Er ist eine gefährliche Position für Russland. Kea: Erhöhte Verhandlungen, aufhören Hilfe zu Serbien

Neun Eurodeputs aus der liberalen Gruppe Renew Europe haben dem Präsidenten der Europäischen Kommission Ursula von Leyeen und dem Hohen Vertreter der EU Josep Borrell einen Brief geschickt, der eine vorübergehende Einfrierung der Verhandlungen mit Serbien und ein Verbot der finanziellen Unterstützung der EU bis zum Beitritt des Landes zur EU zu Russland sucht. [...]

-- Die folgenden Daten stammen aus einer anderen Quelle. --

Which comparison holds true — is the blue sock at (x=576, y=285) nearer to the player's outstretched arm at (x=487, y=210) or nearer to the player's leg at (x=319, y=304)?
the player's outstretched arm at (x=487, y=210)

Neun Eurodeputs aus der liberalen Gruppe Renew Europe haben dem Präsidenten der Europäischen Kommission Ursula von Leyeen und dem Hohen Vertreter der EU Josep Borrell einen Brief geschickt, der eine vorübergehende Einfrierung der Verhandlungen mit Serbien und ein Verbot der finanziellen Unterstützung der EU bis zum Eintreten des Landes in die Position der EU in Russland einlädt.
Der Brief, den das Medium “European Western Balkans” sah, wurde auch von dem Präsidenten des Europäischen Parlaments Nicola Beer unterzeichnet, der auch Mitglied der Free Democratic Party in Deutschland ist. Unter den anderen, die den Brief unterschrieben haben, waren Clemen Groselj aus Slowenien, Bulgarien Ilhan Kyuchyuk, Petras Austrevicius aus Litauen, Urmas Paet aus Estland und Bart Groothuis aus den Niederlanden.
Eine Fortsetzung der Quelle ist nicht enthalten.